Do this: Copy out every line of the listing below unchanged, from the first entry through the last.

[Extracted records]
+-------+
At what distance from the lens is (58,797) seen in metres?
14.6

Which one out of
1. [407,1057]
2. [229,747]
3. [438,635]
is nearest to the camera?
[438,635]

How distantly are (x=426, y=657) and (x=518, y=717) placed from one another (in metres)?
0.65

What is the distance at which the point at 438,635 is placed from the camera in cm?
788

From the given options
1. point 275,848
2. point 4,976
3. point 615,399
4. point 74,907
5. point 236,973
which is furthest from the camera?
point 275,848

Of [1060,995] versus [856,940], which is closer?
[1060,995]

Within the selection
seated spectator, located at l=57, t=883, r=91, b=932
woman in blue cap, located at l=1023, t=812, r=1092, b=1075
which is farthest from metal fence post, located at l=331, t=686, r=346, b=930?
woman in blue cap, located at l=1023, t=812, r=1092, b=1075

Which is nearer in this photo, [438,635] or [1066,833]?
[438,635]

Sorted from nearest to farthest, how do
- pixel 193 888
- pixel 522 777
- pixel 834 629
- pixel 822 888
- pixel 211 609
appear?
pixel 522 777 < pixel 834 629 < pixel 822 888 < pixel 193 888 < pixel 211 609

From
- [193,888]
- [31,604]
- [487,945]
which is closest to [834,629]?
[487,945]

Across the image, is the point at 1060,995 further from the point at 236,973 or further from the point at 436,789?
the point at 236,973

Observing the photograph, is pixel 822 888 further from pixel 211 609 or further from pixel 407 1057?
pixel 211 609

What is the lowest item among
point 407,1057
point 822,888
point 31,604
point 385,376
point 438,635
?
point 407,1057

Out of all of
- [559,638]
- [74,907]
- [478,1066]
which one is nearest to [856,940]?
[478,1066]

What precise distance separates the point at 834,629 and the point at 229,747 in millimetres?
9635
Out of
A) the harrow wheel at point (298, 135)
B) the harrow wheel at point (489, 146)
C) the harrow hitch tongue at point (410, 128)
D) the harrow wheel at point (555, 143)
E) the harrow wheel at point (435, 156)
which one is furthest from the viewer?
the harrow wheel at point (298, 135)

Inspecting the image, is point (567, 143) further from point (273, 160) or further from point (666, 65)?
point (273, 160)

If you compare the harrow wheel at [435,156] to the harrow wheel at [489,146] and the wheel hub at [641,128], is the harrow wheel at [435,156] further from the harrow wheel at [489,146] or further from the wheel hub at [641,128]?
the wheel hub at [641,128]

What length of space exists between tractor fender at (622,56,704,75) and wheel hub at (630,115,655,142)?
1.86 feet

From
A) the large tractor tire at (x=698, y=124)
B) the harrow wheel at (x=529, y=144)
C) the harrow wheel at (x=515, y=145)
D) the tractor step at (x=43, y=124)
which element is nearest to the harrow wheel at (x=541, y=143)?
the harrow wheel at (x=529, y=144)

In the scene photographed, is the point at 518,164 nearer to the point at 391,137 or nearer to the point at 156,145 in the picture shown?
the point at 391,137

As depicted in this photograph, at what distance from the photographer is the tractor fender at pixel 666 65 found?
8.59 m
+-------+
Reply to the exercise:
At what distance from the lens is (58,797) seen in metres?
14.6

Which one out of
1. [407,1057]
2. [229,747]
3. [438,635]
is nearest to the camera?
[438,635]

How distantly are (x=426, y=657) and (x=518, y=717) placed from one another (in metres)?
0.65

What is the distance at which the point at 438,635 is placed from the camera in cm?
788

From the given options
1. point 275,848
2. point 4,976
3. point 615,399
4. point 74,907
5. point 236,973
which is furthest from the camera?
point 275,848

Of [1060,995] versus [856,940], which is closer?
[1060,995]

Within the selection
seated spectator, located at l=57, t=883, r=91, b=932
woman in blue cap, located at l=1023, t=812, r=1092, b=1075
which is farthest from metal fence post, located at l=331, t=686, r=346, b=930?
woman in blue cap, located at l=1023, t=812, r=1092, b=1075

Which is nearer in this photo, [438,635] or [1066,833]?
[438,635]

Sorted from nearest to farthest, how do
- pixel 193 888
- pixel 522 777
- pixel 834 629
- pixel 822 888
- pixel 211 609
appear?
pixel 522 777 < pixel 834 629 < pixel 822 888 < pixel 193 888 < pixel 211 609

From
- [193,888]
- [31,604]
- [487,945]
which is closest to [834,629]?
[487,945]

Across the image, is the point at 1060,995 further from the point at 236,973 or further from the point at 436,789?
the point at 236,973

Observing the photograph, is pixel 822 888 further from pixel 211 609 or further from pixel 407 1057?
pixel 211 609

What is the lowest item among
point 407,1057
point 822,888
point 31,604
point 385,376
point 438,635
?
point 407,1057

Out of all of
- [559,638]
- [74,907]
- [478,1066]
which one is nearest to [856,940]?
[478,1066]

What precise distance separates the point at 834,629 and the point at 229,747 in millimetres?
9635
Out of
A) the harrow wheel at point (298, 135)
B) the harrow wheel at point (489, 146)
C) the harrow hitch tongue at point (410, 128)
D) the harrow wheel at point (555, 143)
E) the harrow wheel at point (435, 156)
which one is furthest from the viewer?
the harrow wheel at point (298, 135)

Inspecting the image, is point (567, 143) further from point (273, 160) or further from point (666, 65)?
point (273, 160)

If you compare the harrow wheel at [435,156] to the harrow wheel at [489,146] and the wheel hub at [641,128], is the harrow wheel at [435,156] further from the harrow wheel at [489,146] or further from the wheel hub at [641,128]?
the wheel hub at [641,128]

What length of space exists between tractor fender at (622,56,704,75) and wheel hub at (630,115,655,142)?
1.86 feet

From
A) the large tractor tire at (x=698, y=124)
B) the harrow wheel at (x=529, y=144)
C) the harrow wheel at (x=515, y=145)
D) the tractor step at (x=43, y=124)
which element is nearest to the harrow wheel at (x=541, y=143)?
the harrow wheel at (x=529, y=144)

In the scene photographed, is the point at 518,164 nearer to the point at 391,137 or nearer to the point at 156,145 in the picture shown?
the point at 391,137

As depicted in this photograph, at what distance from the photographer is the tractor fender at pixel 666 65 found?
8.59 m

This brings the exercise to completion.